◆ Text segment:
EX-10.2 2 amendednonempldirectorplan.htm AMENDED NON-EMPLOYEE DIRECTOR PLAN amendednonempldirectorplan.htm

 

EMERITUS CORPORATION
 
AMENDED AND RESTATED STOCK OPTION PLAN FOR NONEMPLOYEE DIRECTORS
 
SECTION 1    PURPOSES
 
The purpose of the Emeritus Corporation Stock Option Plan for Nonemployee Directors (this "Plan") is to attract and retain the services of experienced and knowledgeable nonemployee directors for Emeritus Corporation (the "Company") and to provide added incentive to such directors by providing an opportunity for stock ownership in the Company.
 
SECTION 2    ADMINISTRATION
 
The administrator of this Plan (the "Plan Administrator") shall be the Board of Directors of the Company (the "Board").  Subject to the terms of this Plan, the Plan Administrator shall have the power to construe the provisions of this Plan, to determine all questions arising thereunder and to adopt and amend such rules and regulations for the administration of this Plan as it may deem desirable.  No member of the Plan Administrator shall participate in any vote by the Plan Administrator on any matter materially affecting the rights of any such member under this Plan.

◆ Exercise instructions: Reproduce everything in the stock option plan from "EX-10.2 2 amendednonempldirectorplan.htm" down to "in the Company.", word for word.

◆ Stored data:

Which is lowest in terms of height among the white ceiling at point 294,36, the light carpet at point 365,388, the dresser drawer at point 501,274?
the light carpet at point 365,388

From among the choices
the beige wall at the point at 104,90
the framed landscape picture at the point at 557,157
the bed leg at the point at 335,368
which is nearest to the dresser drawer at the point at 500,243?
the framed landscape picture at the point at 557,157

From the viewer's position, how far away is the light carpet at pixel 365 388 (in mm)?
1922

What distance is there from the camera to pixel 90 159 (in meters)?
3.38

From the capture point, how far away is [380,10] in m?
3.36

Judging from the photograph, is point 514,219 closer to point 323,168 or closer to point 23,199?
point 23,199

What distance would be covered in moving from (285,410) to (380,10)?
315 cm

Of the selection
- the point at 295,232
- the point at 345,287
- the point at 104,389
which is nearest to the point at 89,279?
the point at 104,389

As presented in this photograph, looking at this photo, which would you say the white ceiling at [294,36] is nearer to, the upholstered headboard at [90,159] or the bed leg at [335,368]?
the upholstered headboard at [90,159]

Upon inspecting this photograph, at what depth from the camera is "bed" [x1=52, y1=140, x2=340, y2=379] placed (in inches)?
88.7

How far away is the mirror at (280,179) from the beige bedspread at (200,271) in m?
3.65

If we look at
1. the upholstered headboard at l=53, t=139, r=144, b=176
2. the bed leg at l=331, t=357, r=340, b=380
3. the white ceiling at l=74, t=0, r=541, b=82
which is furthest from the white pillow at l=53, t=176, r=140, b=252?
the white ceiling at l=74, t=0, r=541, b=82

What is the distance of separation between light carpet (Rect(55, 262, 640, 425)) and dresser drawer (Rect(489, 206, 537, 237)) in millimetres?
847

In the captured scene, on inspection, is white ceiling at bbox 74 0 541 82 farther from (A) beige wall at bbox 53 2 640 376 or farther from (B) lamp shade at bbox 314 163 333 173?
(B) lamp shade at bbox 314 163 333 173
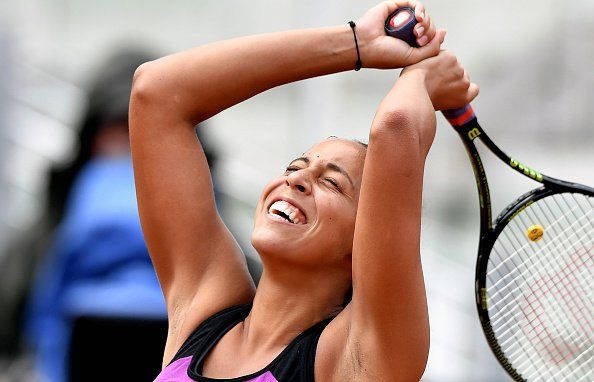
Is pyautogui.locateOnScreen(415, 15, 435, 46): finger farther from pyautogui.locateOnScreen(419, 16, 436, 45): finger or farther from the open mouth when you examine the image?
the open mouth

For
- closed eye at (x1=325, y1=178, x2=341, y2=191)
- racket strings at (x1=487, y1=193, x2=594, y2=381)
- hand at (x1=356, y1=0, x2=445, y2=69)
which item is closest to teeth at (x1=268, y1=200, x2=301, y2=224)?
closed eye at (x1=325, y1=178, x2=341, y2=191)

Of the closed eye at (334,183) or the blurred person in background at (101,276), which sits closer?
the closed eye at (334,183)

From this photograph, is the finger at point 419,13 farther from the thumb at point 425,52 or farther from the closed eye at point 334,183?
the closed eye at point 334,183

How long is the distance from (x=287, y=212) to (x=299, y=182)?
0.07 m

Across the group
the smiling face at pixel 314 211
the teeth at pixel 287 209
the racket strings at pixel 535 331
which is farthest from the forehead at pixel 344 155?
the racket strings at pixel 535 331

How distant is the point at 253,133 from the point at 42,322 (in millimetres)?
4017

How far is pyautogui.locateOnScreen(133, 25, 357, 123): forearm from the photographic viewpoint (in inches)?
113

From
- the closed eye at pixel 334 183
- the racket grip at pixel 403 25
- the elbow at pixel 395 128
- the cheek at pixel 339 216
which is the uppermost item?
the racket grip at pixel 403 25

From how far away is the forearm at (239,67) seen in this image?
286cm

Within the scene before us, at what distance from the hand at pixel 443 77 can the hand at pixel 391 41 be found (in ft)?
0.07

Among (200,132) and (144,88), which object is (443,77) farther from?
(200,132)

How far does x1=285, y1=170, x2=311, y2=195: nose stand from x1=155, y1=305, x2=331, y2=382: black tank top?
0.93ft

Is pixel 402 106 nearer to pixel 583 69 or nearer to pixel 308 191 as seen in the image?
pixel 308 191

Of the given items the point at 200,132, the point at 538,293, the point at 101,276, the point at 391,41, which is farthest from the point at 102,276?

--

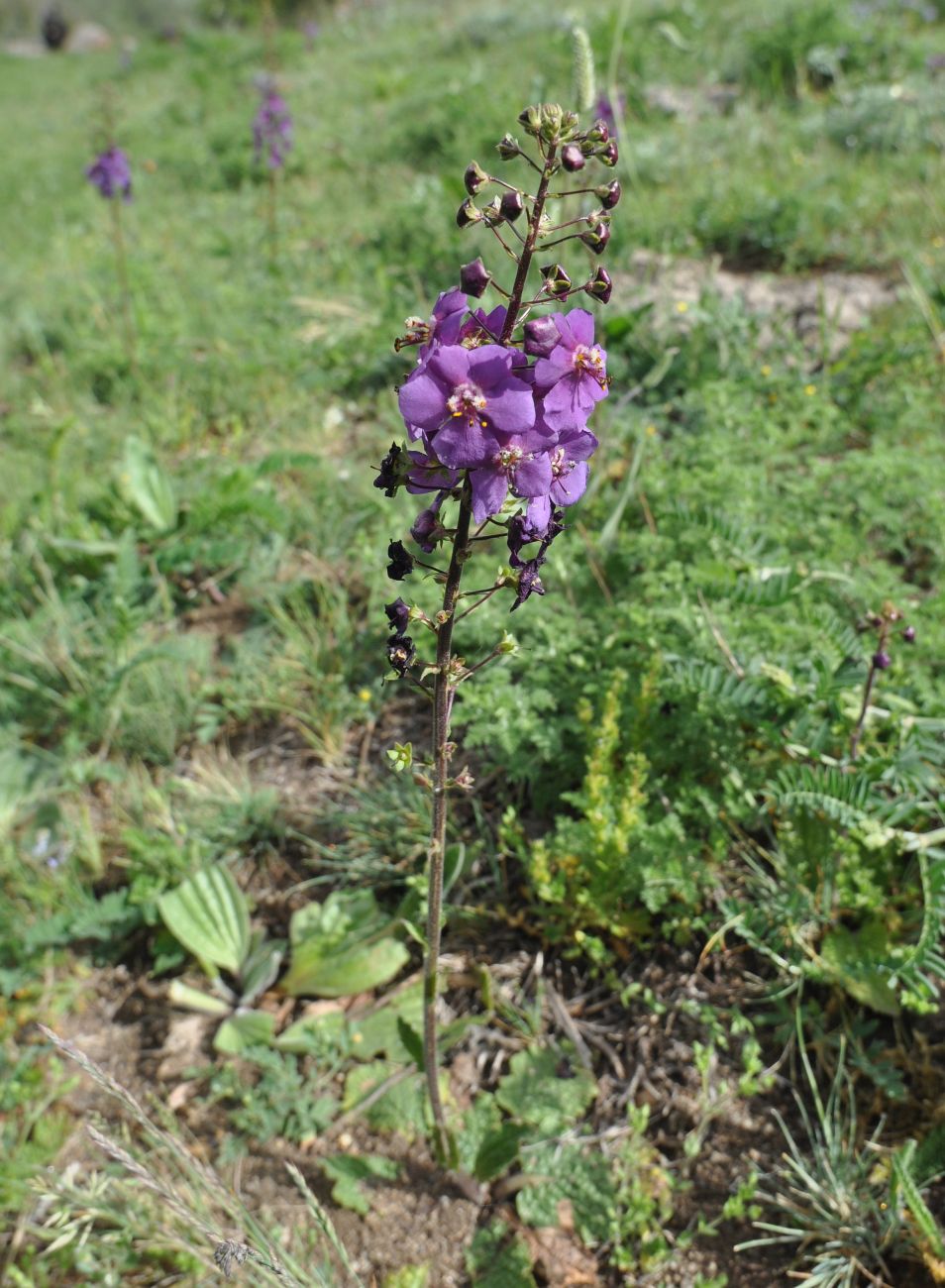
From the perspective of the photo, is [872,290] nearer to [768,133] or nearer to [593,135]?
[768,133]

==

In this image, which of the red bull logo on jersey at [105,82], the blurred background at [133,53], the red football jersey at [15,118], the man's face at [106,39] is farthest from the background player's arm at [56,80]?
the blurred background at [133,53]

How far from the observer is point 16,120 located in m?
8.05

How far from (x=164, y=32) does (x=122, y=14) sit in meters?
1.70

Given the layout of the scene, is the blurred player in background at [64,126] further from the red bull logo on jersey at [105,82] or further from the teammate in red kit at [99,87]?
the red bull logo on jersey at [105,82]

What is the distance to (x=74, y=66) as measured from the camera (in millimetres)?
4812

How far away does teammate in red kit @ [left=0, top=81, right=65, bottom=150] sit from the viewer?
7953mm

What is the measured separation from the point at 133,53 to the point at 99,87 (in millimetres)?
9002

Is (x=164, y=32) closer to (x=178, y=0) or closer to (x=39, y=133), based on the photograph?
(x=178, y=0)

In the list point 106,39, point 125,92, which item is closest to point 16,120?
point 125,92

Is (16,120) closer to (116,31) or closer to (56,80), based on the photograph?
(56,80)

◆ Solution for this task:
EX-10.2 2 amendednonempldirectorplan.htm AMENDED NON-EMPLOYEE DIRECTOR PLAN amendednonempldirectorplan.htm

 

EMERITUS CORPORATION
 
AMENDED AND RESTATED STOCK OPTION PLAN FOR NONEMPLOYEE DIRECTORS
 
SECTION 1    PURPOSES
 
The purpose of the Emeritus Corporation Stock Option Plan for Nonemployee Directors (this "Plan") is to attract and retain the services of experienced and knowledgeable nonemployee directors for Emeritus Corporation (the "Company") and to provide added incentive to such directors by providing an opportunity for stock ownership in the Company.